## ACTIONS TO TAKE
**1.** List the four qualities that the Madroño Ranch passage says Phoebe has proved to have.
**2.** Reproduce word for word the portion of the Madroño Ranch passage that opens with the words containing "It’s impossible to" and closes with "black Lab mix.".
**3.** Extend the Madroño Ranch passage, beginning right after its final sentence.

## QUOTED PASSAGE
┌──

It’s impossible to think about Madroño Ranch without thinking about its critters, both wild and domestic: bison, feral hogs, chickens, wild turkeys, aoudad, deer, geese, snakes, raccoons, porcupines, fish, and dogs.

On some days at Madroño, when the wind is exactly right, it’s especially easy to think about dogs, since we can hear the cheerful chorus from Kinky Friedman’s wonderful Utopia Animal Rescue Ranch, right next door. We think that Nancy Parker-Simons and Tony Simons, who run the place, may actually be saints, and our kids have always loved visiting them and meeting the dogs they care for so lovingly. But the dog I associate most strongly with Madroño is Phoebe, our elderly black Lab mix.

In some ways Phoebe (pictured above in her younger days) has a better claim to the ranch than any of us, since we suspect she was born near the place. We found her out there twelve years ago, a tiny puppy no more than six weeks old, lying by the side of the road with a broken back leg; we don’t know if someone abandoned her because of the leg, or if she was orphaned first and then injured. Even though we already had all the dog we thought we needed in Daisy, a wonderful golden retriever mix, we brought Phoebe back to Austin with us; she was so small that she spent the trip curled up on a bandana on the back seat. Our vet thought for a time that her broken leg might have to be amputated, but we elected to wait and see, and remarkably it healed almost completely on its own (though now that she’s older it has gotten quite arthritic).

Despite the Dickensian start to her life, Phoebe (or “Little Black Dog,” as we also call her, though she eventually grew to a healthy fifty-five pounds) has proved to be faithful, affectionate, trusting, and resilient in the face of adversity—very like a Dickensian protagonist, come to think of it. When our children were little and we were still doing the family car trip up to Colorado every summer, we used to take her along and smuggle her into whatever motel we happened to be staying in to break up the drive, a bit of skullduggery that always tickled the kids. We also used to stop at a drive-through burger joint and buy her a “plain and dry” hamburger as a special treat, though she was usually too shy to actually eat the thing while we were watching. When we needed to break up the monotony of the long drive, we’d stop at a school playground or public park, and the kids would coax Phoebe up the ladder of the slide; she’d perch at the top, peering down the slide, her brow furrowed, before gallantly sliding down on her bottom. (She even negotiated the twisty slides, though they weren’t her favorites.)

└──

(Records contained in a dataset)
┌──

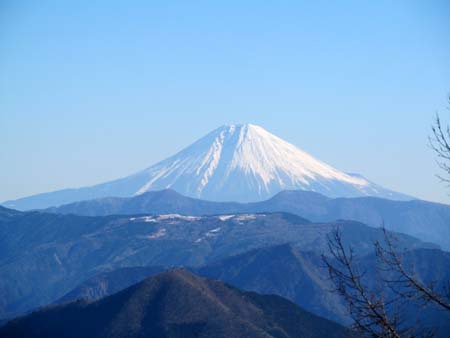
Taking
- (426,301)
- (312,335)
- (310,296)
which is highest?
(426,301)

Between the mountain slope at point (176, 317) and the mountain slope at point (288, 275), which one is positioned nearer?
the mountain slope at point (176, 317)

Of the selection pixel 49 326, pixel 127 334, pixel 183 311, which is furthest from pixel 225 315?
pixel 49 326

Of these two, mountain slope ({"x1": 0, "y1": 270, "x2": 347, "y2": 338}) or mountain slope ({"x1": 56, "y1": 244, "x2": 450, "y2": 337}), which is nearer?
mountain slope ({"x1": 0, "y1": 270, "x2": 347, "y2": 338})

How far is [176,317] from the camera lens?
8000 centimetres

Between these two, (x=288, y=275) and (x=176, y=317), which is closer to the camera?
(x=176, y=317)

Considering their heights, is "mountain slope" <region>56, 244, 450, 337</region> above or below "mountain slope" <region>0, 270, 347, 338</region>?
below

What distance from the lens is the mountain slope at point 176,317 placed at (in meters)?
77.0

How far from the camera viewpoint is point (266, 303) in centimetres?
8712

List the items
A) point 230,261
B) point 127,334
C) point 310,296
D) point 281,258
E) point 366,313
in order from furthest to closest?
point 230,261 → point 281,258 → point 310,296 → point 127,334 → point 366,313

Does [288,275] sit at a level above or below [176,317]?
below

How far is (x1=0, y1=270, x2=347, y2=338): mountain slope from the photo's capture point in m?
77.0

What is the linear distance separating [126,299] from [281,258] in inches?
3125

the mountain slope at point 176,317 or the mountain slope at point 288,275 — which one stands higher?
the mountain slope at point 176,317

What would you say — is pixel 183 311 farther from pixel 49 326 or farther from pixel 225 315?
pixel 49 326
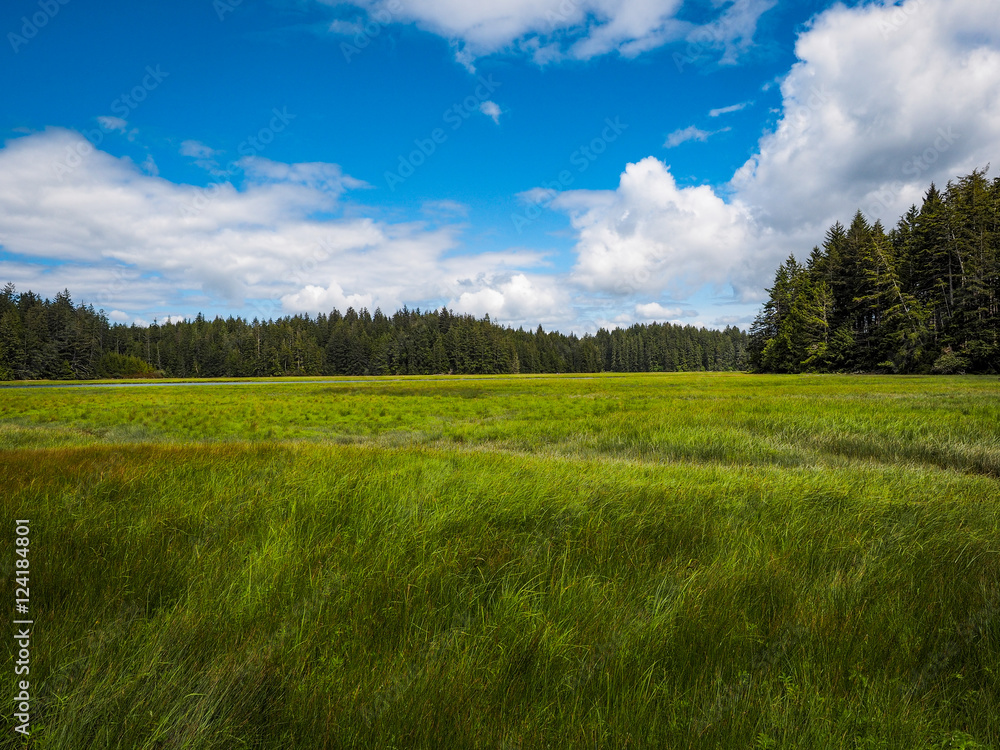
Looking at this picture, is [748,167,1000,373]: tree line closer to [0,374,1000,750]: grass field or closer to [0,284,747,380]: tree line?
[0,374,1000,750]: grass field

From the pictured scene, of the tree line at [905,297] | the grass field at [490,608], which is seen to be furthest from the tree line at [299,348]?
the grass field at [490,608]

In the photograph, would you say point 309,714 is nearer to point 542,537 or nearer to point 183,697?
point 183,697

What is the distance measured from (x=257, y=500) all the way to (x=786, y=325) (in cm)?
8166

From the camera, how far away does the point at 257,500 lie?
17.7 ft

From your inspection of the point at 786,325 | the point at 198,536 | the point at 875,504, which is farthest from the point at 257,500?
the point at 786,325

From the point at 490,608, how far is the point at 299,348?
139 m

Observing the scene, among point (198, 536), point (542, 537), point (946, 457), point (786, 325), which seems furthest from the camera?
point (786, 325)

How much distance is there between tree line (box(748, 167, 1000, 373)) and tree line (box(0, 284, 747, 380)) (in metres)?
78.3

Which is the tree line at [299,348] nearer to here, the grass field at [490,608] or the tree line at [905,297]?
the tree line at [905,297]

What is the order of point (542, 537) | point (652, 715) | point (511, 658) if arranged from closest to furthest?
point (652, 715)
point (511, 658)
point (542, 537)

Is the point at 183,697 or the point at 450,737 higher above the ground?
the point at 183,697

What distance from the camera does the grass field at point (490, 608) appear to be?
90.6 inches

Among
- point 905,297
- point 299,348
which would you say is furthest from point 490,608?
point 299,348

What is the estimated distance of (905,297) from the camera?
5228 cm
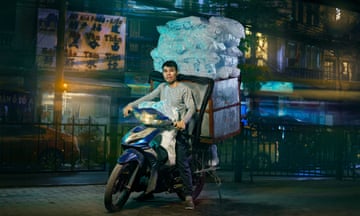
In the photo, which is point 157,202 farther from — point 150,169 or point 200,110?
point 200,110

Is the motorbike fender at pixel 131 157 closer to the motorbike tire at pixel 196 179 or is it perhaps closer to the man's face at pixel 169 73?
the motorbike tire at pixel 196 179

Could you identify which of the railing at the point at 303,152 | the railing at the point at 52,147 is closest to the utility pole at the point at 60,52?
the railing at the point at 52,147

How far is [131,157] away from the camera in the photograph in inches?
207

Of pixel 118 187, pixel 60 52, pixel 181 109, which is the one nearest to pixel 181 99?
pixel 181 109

└──

## RESPONSES BY ITEM NUMBER
**1.** faithful, affectionate, trusting, resilient in the face of adversity

**2.**
It’s impossible to think about Madroño Ranch without thinking about its critters, both wild and domestic: bison, feral hogs, chickens, wild turkeys, aoudad, deer, geese, snakes, raccoons, porcupines, fish, and dogs.

On some days at Madroño, when the wind is exactly right, it’s especially easy to think about dogs, since we can hear the cheerful chorus from Kinky Friedman’s wonderful Utopia Animal Rescue Ranch, right next door. We think that Nancy Parker-Simons and Tony Simons, who run the place, may actually be saints, and our kids have always loved visiting them and meeting the dogs they care for so lovingly. But the dog I associate most strongly with Madroño is Phoebe, our elderly black Lab mix.

**3.**
She’s also quite vocal, and her repertoire includes a startling number of grunts, sighs, and groans. When our youngest was taking piano lessons, Phoebe would sit beside her while she practiced and make odd noises—we were never sure if she was complaining or trying to sing along. And when we return home after an absence long or short, we can always get Phoebe to tip her head back and start howling by saying “Hellooooooooo!” in a sort of Julia Child-like voice.

As the kids grew up, we stopped making those long family drives every summer, which I’m sure was a great relief to Phoebe. After Daisy died, we acquired other dogs, all of them mutts (we’re firm believers in hybrid vigor): first Honey, a fluffy light-brown-and-white Bernese mountain dog/chow mix (or so we guessed) who died a couple of years ago, then Chula the Goggle-Eyed Ricochet Hound, whom we imagine to be some sort of hyperkinetic blend of pit bull and whippet. As Phoebe got older, she began to slow down and her eyesight began to fail, and these younger interlopers frequently drove her crazy. Honey used to like to nip at Phoebe’s hindquarters, apparently hoping to goad her into moving faster. Chula is constantly galloping back and forth, sometimes in pursuit of her woobies, sometimes just for the hell of it, often bumping Phoebe on the way by.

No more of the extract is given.